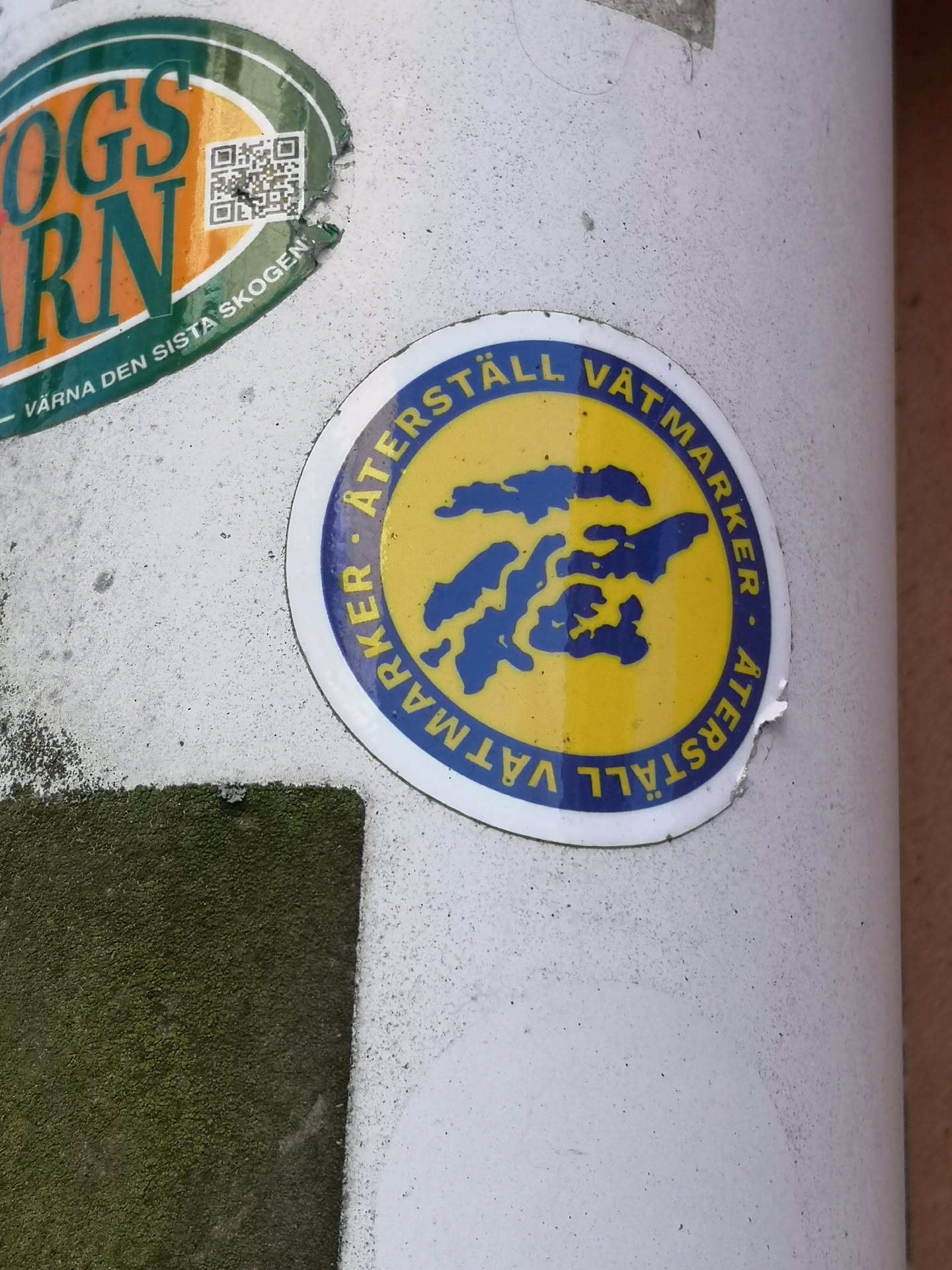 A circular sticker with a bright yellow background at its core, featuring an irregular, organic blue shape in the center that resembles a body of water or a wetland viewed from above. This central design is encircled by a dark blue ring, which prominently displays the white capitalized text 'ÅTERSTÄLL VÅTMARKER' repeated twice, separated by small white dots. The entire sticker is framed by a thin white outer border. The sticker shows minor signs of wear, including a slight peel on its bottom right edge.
----
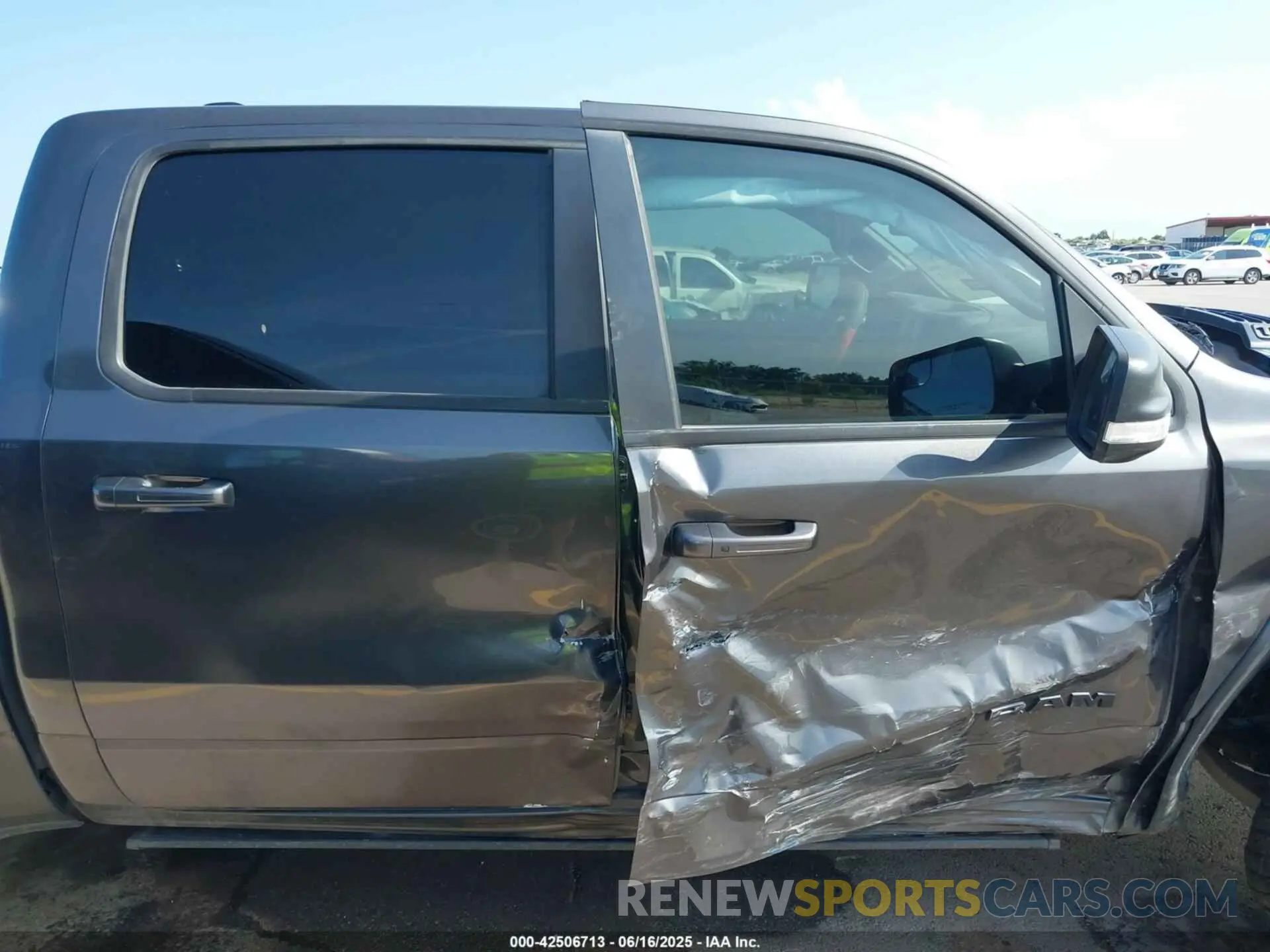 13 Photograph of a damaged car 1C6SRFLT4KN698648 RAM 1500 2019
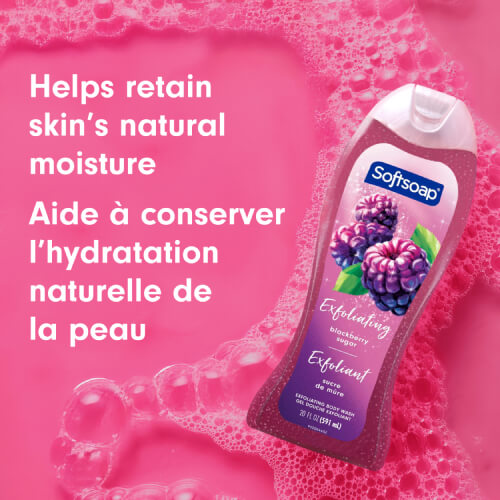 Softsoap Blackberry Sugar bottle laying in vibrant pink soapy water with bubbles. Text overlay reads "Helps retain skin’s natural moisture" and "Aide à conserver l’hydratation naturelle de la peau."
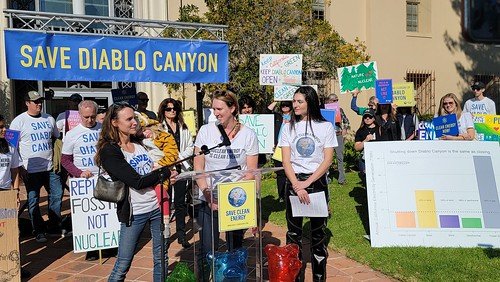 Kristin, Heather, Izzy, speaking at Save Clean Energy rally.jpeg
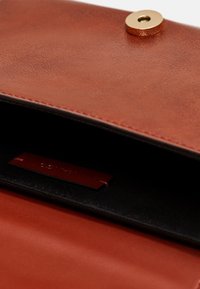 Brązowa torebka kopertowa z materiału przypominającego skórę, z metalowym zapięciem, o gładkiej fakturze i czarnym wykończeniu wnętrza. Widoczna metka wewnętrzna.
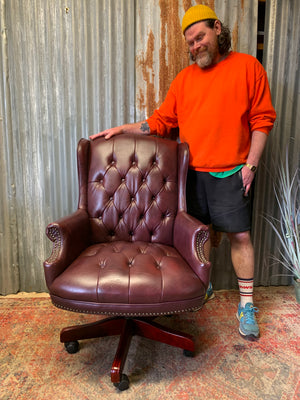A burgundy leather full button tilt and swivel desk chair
----
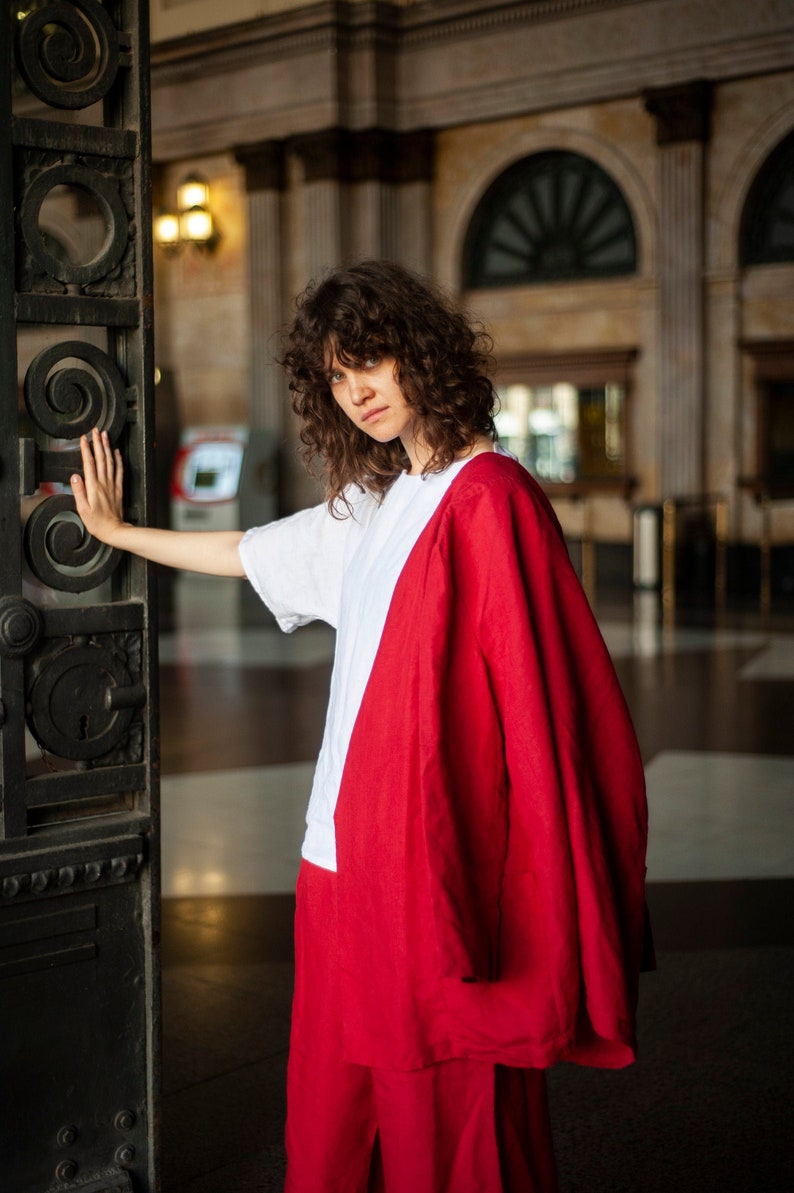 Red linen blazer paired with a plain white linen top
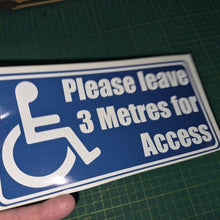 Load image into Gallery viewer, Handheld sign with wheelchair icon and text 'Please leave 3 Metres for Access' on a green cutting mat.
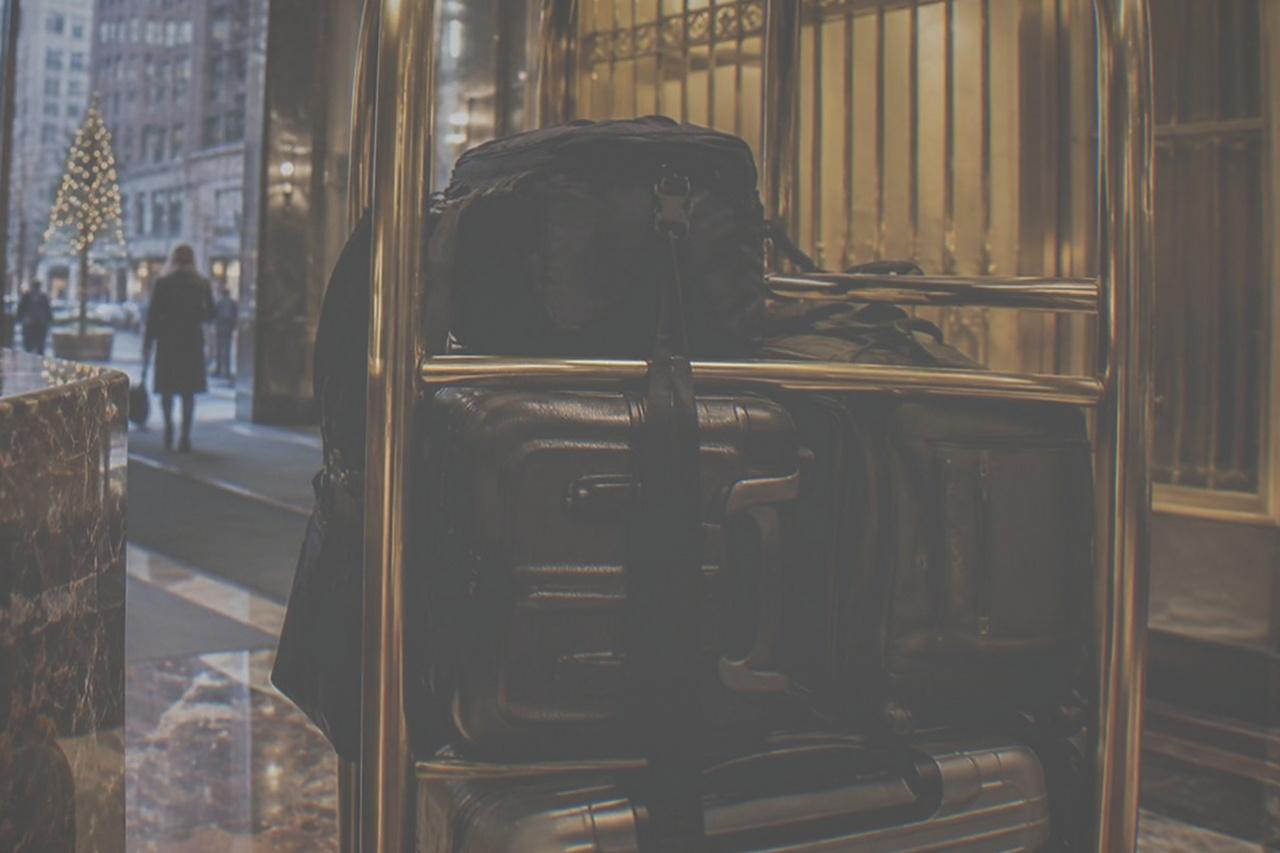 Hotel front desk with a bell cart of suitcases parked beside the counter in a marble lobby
----
Given the listing above, repeat exactly the lines starting at the one with "Kristin, Heather, Izzy, speaking" and ending at the one with "A burgundy leather", inclusive, excluding pictures.

**Expected answer**
 Kristin, Heather, Izzy, speaking at Save Clean Energy rally.jpeg
 Brązowa torebka kopertowa z materiału przypominającego skórę, z metalowym zapięciem, o gładkiej fakturze i czarnym wykończeniu wnętrza. Widoczna metka wewnętrzna.
A burgundy leather full button tilt and swivel desk chair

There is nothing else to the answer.